_Instrucción escrita 1_
Pasa al inglés esta frase del texto sobre Blade Runner: «Son las favelas vistas desde el ático de la multinacional.»

_Fragmento del documento_

==*==

[Foto: Inés Valencia]
Hay películas que pueden variar mucho en la huella que dejan en el espectador dependiendo de cuándo se vean, y este puede ser uno de los casos más claros. Hoy puede no asombrar tanto, pero en 1982 Blade Runner era algo absolutamente rompedor en cuanto a estética y en cuanto a manera de vender la ciencia ficción. Aunque la saga de La guerra de las galaxias, a pesar de su mayor contenido de entretenimiento, ya había abierto la senda de que las máquinas del futuro no serían perfectas, relucientes y asépticas, sino usadas, viejas y parcheadas, el concepto llega aquí a su máxima expresión. Y no tanto por hacerlo todo más cutre, sino (y yo creo que este es y será el gran acierto) por contraponer un mundo de lujo, rascacielos y tecnología flamante, nueva y costosa, de grandes anuncios vistos desde naves que sobrevuelan la ciudad, con otro submundo a nivel de suelo donde la tecnología sólo vale si te ilumina la calle, te calienta la comida y te lleva de A a B, es decir, si te cubre las necesidades más básicas. Son las favelas vistas desde el ático de la multinacional.

==*==

_Material extraído_

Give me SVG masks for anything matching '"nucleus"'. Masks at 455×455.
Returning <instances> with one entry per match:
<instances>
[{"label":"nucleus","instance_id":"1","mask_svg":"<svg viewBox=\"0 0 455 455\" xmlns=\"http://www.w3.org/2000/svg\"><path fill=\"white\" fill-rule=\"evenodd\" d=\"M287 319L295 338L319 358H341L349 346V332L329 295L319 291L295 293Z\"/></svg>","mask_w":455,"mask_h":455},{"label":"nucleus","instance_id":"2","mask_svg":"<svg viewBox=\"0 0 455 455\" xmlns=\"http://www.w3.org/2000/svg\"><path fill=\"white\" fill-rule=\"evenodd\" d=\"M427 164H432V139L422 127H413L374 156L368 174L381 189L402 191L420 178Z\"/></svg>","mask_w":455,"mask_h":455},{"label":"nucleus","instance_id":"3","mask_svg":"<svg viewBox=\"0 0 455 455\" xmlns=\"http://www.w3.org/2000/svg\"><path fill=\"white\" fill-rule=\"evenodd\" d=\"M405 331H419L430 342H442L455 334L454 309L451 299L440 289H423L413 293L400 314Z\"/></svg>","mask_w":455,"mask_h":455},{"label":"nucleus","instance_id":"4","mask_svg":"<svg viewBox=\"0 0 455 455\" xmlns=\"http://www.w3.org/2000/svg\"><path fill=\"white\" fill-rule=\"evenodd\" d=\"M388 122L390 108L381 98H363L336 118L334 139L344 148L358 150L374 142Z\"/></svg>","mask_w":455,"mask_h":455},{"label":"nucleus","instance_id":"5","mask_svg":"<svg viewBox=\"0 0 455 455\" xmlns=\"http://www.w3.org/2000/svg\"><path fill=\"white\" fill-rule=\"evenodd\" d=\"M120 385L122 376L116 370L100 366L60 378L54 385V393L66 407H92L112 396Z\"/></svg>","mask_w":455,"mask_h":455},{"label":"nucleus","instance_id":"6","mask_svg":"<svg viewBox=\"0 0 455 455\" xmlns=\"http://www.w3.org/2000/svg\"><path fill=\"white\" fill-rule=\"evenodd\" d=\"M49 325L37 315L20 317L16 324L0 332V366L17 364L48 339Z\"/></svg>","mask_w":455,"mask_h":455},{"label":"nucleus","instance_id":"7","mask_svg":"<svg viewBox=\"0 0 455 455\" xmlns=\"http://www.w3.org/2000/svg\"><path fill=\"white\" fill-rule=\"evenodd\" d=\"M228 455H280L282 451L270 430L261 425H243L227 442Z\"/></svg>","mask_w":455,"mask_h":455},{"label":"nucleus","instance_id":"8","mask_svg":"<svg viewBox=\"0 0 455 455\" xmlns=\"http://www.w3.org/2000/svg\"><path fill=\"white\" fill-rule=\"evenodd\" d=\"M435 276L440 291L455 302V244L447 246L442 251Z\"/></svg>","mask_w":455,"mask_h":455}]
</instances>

==*==

_Instrucción escrita 2_
Indica cada línea de los registros donde aparezca la palabra "instances". Distingue entre mayúsculas y minúsculas.

_Respuesta esperada 1_
They are the favelas seen from the multinational's penthouse.

_Respuesta esperada 2_
Returning <instances> with one entry per match:
<instances>
</instances>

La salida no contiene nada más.